Seperti seorang nasabah yang sudah jarang datang ke bank untuk menabung atau melakukan transaksi keuangan.
Sekarang, banyak aplikasi digital keuangan yang memudahkan seseorang bertransaksi tanpa harus mengantre di bank, seperti Ovo, e-money dan sebagainya.
"Jadi ada pola bisnis sekarang sudah bergeser, yaitu dari offline ke online, dan itu tidak bisa dihindari," tuturnya.
Ia memprediksi, Tanah Abang sebagai pusat grosir berbagai macam produk tekstil ke depannya cuma jadi tempat wisata.
Toko-toko hanya jadi gudang dan tempat memajang produk. Sebab, kini mayoritas orang belanja di toko-toko Tanah Abang secara online atau via whatsapp, tanpa harus datang langsung.
"Situasi itu tidak dapat dihindari, sebab pola bisnisnya sudah bergeser," tambah dia.
Fengsui
Sementara itu, pakar fengsui Mauro Rahardjo di tahun babi tanah ini secara global situasi ekonomi positif. Namun ia menyangsikan kondisi ekonomi di Indonesia, mengingat ada Pemilu dan Pilpres 2019.

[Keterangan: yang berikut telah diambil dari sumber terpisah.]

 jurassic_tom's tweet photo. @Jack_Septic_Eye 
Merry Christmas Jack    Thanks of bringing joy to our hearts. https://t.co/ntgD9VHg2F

Berdasarkan analisis fengsui, ada unsur tanah dan air yang beradu sehingga menimbulkan kekeruhan. Air keruh diartikan sebagai sebuah kegaduhan sosial di masyarakat yang dapat menimbulkan perpecahan.
Oleh sebab itu, masyarakat diharapkan lebih peka terhadap lingkungan sosial di tahun politik. Jangan mudah terprovokasi oleh isu-isu SARA, ujaran kebencian dan kabar palsu alias hoaks yang marak beredar luas di dunia maya.

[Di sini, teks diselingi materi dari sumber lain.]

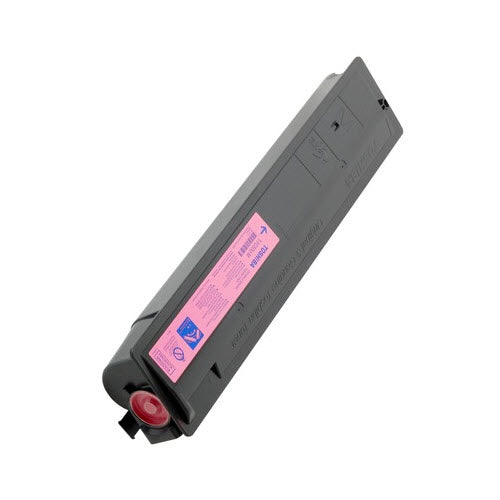 OEM Toshiba TFC50UM Magenta Laser Toner Cartridge (28,000 Pages)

"Untuk mengantisipasi air keruh itu, solusinya masyarakat harus berhati-hati dan menahan diri. Jangan mudah termakan hoaks, sehingga sembrono dalam bertindak," kata dia.

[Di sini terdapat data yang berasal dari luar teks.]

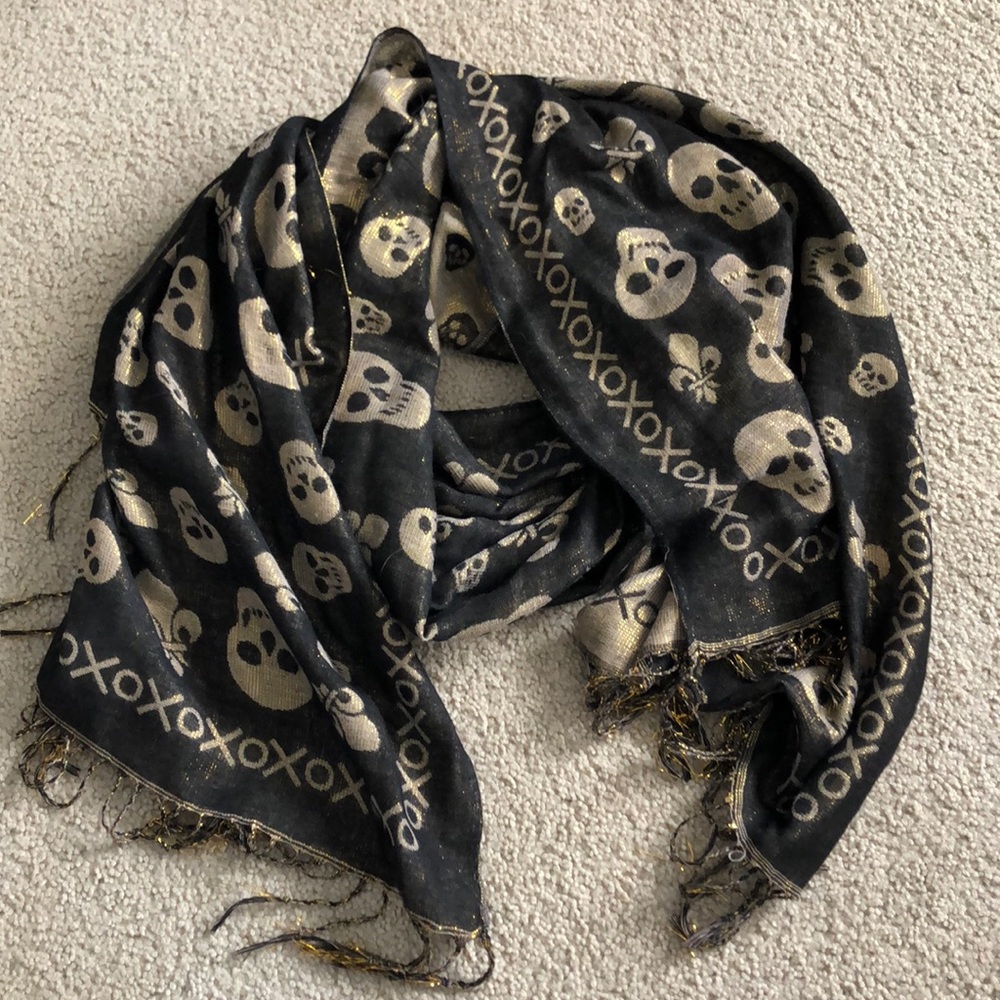 Scarf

Mauro Rahardjo menjelaskan, ada 5 elemen dalam tahun ini, yaitu elemen air, kayu, api, tanah dan logam.
Peluang usaha yang berkembang pada tahun ini sesuai unsur air adalah seperti bisnis perkapalan, tambak, kafe, agen tur perjalanan, perbankan, media digital, IT dan sebagainya.
Sedangkan peluang usaha yang berpotensi berkembang dari unsur tanah yaitu, bidang peternakan, pertanian, pergudangan, perhotelan dan makanan kemasan.
Namun, tantangan dan kendala dalam dunia usaha tahun ini adalah kegaduhan politik yang dapat berdampak pada perekonomian.
Apalagi suhu politik di awal tahun hingga April menjelang hari pencoblosan makin memanas. Kedua pasangan calon presiden dan wakil presiden bersaing ketat untuk menang, bahkan segala cara dilakukan untuk meraih kemenangan tersebut.
"Apalagi kita tahu kedua calon ingin menang, tak ada yang mau kalah, maka mereka akan melakukan segala cara untuk menang, bahkan dengan cara-cara tak terpuji," ujar dia.
"Kuncinya hanya satu, sebelum bertindak masyarakat harus menunggu air jernih dulu. Sebab ini tahun politik, jangan sampai terjadi perpecahan.”